Teme-se, na Argentina, que a desvalorização do real aumente ainda mais o déficit comercial do país. Como medidas para mitigar esses efeitos, Vidigal sugere que no curto prazo, ocorra o aumento das importações brasileiras de produtos argentinos, mais especificamente produtos primários e secundários de baixo valor agregado e, no longo prazo, que o Brasil apoie a recuperação da indústria argentina.
As assimetrias comerciais têm explicações mais estruturais, explica Sica. De acordo com ele, a Argentina sempre teve déficit no setor de bens industriais e superávit no setor primário, em relação ao Brasil. Porém, afirma, nos últimos dez anos, com a desvalorização da moeda argentina, as importações deixaram de ter origem em variados países do mundo, para beneficiar as compras de produtos brasileiros, que eram mais baratos e similares.
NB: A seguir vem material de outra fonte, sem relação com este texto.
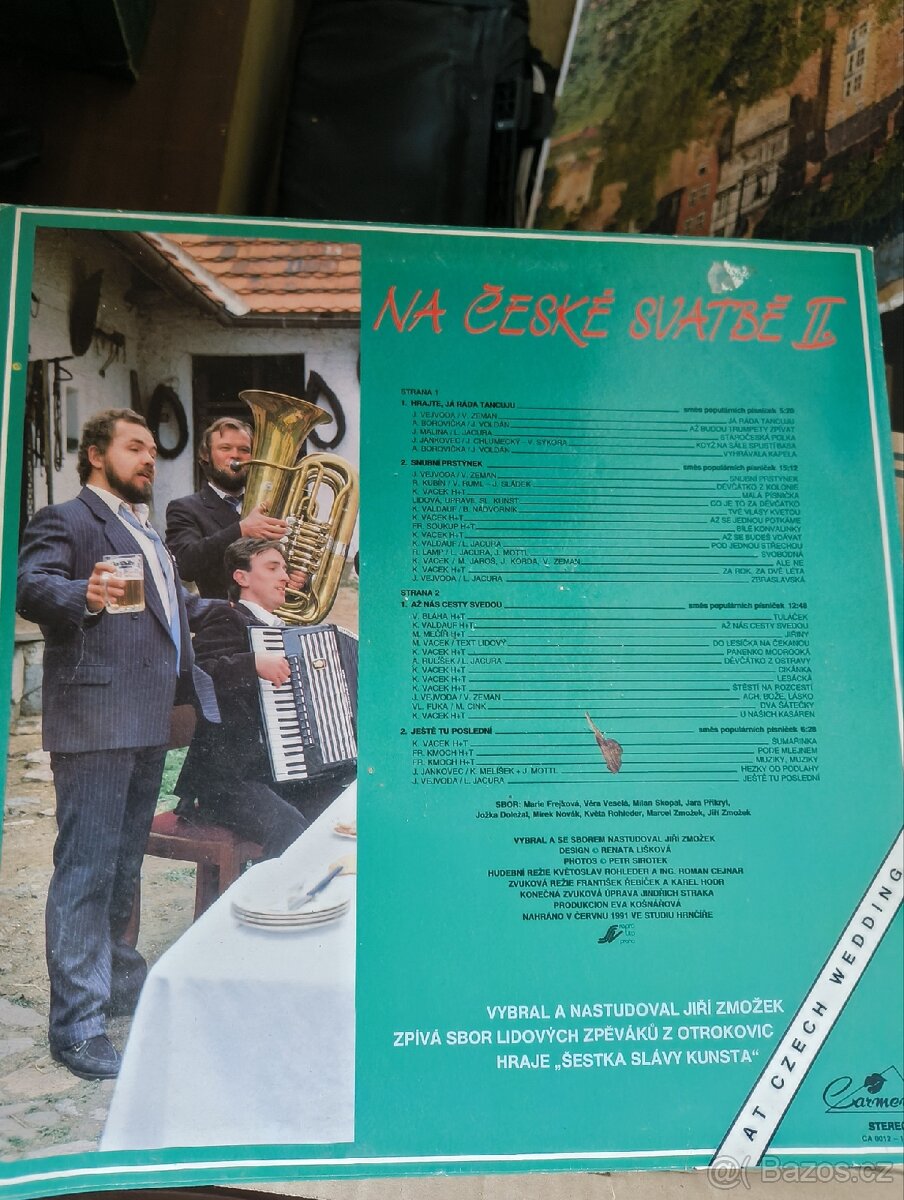 Gramofonové desky 3 - 6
“Onde éramos deficitários, somos ainda mais, porque houve este desvio de comércio. No setor de alimentos e produtos primários, em que tínhamos superávit, o Brasil incrementou sua plataforma produtiva, e agora é um grande produtor. Por problemas internos argentinos de investimento no setor energético, somado às restrições à exportação de trigo, ficamos menos superavitários neste setor, o que não nos permite compensar o déficit que temos no setor industrial”, analisou.
Versão brasileira
Do lado brasileiro, há críticas em relação ao crescente papel dos produtos chineses na economia argentina, ocupando setores em que o Brasil era líder anteriormente. “A concorrência dos produtos chineses afeta diretamente as exportações brasileiras para a Argentina, irritando setores da indústria que utilizam o problema como pretexto para defender um relativo esvaziamento do Mercosul em favor de uma integração mais intensa do Brasil aos circuitos da economia globalizada”, disse Fuser.
No encontro, as presidentes devem propor a criação de um Foro Empresarial Brasil-Argentina. Esse seria um espaço para formular diagnósticos e propostas para fortalecer as relações econômicas e comerciais, aumentar a competitividade e ampliar iniciativas de promoção comercial dos dois países.
Agenda
Por ocasião do encontro, as presidentes assinarão diversos documentos, como o Protocolo Adicional ao Acordo para a Criação da Comissão de Desenvolvimento Fronteiriço (CODEFRO); o Acordo para a Construção de uma Ponte Internacional sobre o Rio Peperí-Gaçú; e os Memorandos de Entendimento sobre Bioenergia, Promoção Comercial Conjunta, Cooperação de Planejamento Urbano e Habitação.
Acompanham a presidente brasileira na viagem o ministro das Relações Exteriores, Antonio Patriota, o da Fazenda, Guido Mantega, a de Desenvolvimento Social, Tereza Campelo, o de Energia, Edson Lobão, o de Ciência e Tecnologia, Aloízio Mercadante, e o de Desenvolvimento, Indústria e Comércio, Fernando Pimentel.